- Go to https://takeout.google.com, making sure to log in (or be logged in already) as the owner of the targeted Gmail account.
- Deselect all, then select only Mail
- Click "All data included", otherwise you will download the entire mailbox!
- In the resulting popup, deselect all the annoying default labels and select only the ones you want, e.g. "Project X"
- Close the pop-up and click "next"
- Choose
- file type for compression (.tgz for Mac and Linux)
- file size upper limit (I used 2G)
- frequency (once)
- destination (email link)
- Click "create export"; if you chose an email link as your destination, you will soon find that in your inbox. Open that email and click the button to download the compressed file to your machine.
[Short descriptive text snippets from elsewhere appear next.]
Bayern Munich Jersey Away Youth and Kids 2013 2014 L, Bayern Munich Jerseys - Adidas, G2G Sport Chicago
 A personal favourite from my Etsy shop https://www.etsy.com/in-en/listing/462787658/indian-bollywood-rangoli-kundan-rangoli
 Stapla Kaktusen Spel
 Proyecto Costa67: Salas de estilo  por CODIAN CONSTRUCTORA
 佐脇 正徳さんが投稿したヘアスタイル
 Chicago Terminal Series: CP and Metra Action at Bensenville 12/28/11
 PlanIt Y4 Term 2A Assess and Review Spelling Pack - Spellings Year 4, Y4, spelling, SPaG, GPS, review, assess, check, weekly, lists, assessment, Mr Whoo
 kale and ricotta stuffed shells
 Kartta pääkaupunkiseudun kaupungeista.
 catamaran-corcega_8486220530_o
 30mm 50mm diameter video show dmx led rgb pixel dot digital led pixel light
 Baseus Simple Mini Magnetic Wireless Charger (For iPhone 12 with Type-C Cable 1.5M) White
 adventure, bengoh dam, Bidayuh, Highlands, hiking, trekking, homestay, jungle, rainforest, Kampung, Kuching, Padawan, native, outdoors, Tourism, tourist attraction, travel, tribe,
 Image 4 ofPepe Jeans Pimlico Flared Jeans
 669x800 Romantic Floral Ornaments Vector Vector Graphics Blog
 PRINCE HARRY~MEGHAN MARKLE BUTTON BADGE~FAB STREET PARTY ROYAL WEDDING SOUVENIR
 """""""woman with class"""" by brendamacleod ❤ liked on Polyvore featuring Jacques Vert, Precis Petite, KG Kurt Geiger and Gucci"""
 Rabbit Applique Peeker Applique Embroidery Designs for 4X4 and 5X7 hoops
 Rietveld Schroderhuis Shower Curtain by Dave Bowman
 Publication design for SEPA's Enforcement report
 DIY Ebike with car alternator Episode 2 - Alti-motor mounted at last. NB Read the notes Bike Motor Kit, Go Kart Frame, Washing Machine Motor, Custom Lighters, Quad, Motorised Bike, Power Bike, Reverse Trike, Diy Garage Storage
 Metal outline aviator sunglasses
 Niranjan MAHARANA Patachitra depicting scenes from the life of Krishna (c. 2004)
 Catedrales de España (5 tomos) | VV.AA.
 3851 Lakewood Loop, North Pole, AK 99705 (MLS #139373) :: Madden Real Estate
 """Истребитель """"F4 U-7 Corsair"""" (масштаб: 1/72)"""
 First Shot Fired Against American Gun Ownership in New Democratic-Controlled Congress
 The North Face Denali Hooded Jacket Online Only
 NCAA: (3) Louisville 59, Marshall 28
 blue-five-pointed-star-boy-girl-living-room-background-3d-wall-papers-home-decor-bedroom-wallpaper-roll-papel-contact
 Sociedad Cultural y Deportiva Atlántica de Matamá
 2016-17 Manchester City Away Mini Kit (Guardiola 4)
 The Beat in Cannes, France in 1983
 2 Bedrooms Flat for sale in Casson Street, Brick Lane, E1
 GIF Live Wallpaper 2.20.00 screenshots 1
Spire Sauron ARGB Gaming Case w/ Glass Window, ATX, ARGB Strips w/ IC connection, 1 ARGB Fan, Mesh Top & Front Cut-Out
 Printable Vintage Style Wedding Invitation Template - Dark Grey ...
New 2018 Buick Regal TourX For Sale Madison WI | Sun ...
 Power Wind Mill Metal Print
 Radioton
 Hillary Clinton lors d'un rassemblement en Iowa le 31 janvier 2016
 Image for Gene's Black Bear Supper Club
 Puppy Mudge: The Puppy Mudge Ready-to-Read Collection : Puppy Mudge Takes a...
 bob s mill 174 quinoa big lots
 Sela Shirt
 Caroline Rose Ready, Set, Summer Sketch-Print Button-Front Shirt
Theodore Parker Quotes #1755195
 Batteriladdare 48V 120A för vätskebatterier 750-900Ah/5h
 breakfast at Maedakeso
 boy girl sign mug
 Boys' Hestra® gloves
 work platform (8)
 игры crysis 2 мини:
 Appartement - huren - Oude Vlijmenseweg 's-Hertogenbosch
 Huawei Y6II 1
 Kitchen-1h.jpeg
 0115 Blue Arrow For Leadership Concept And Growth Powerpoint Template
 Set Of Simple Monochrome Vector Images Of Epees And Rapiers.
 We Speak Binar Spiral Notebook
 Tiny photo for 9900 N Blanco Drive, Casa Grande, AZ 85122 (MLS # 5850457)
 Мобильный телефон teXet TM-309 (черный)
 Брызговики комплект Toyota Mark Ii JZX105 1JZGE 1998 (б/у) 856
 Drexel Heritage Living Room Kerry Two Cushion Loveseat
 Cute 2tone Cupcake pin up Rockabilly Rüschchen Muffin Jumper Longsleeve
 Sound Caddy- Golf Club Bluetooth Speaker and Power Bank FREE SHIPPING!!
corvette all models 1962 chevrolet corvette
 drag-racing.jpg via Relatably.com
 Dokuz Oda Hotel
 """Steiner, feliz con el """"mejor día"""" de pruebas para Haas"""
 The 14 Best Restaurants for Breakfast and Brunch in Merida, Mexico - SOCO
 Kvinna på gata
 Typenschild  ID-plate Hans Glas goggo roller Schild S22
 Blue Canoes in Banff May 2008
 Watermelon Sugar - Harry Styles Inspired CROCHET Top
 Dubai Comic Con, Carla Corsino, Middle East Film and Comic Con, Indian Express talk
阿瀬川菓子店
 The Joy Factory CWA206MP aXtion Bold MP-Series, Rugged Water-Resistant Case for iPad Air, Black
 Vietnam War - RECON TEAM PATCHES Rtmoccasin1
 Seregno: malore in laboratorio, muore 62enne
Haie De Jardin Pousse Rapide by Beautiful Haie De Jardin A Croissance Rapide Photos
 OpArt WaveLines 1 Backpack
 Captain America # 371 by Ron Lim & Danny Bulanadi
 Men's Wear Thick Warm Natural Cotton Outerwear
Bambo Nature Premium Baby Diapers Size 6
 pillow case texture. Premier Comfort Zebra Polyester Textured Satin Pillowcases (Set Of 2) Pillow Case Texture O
- Double-click the .tgz (or .zip) file to get an MBOX file(s) (e.g., project-x.mbox)
Why EML? Simply because it is accepted by Unstructured, which we'll use for the second conversion step
- For this step I paid for MBOX Migrator by Recovery Tools
- the free trial version is limited to 25 emails per MBOX file
- at the time of this writing, the paid version is $29 in the US
- Follow simple instructions to get 1 folder per MBOX file, inside of which you will find several EML files representing individual emails and attachments
- confusingly, Recovery Tools gives this folder the same name as the original MBOX file (complete with .mbox extension), so it's easy to think that the conversion didn't work
- Open a Jupyter or Google Colab notebook
- Upload your EML files into the notebook
- Run the following code blocks (modified as needed or desired) and double-click the downloaded zip file to recover the resulting JSON files. Voilà!!!
!apt-get -qq install poppler-utils tesseract-ocr
%pip install -q --user --upgrade pillow
%pip install -q unstructured[all-docs]
# Process uploaded files by iterating through them and using partition_email from Unstructured each time
from google.colab import files
import os
import json
from unstructured.partition.email import partition_email
from unstructured.staging.base import elements_to_json
# Get a list of files in the current directory, typically /content/ in Colab
# and filter for .eml files based on the file list in the kernel state
for filename in os.listdir('/content/'):
if filename.endswith(".eml"):
file_path = os.path.join('/content/', filename)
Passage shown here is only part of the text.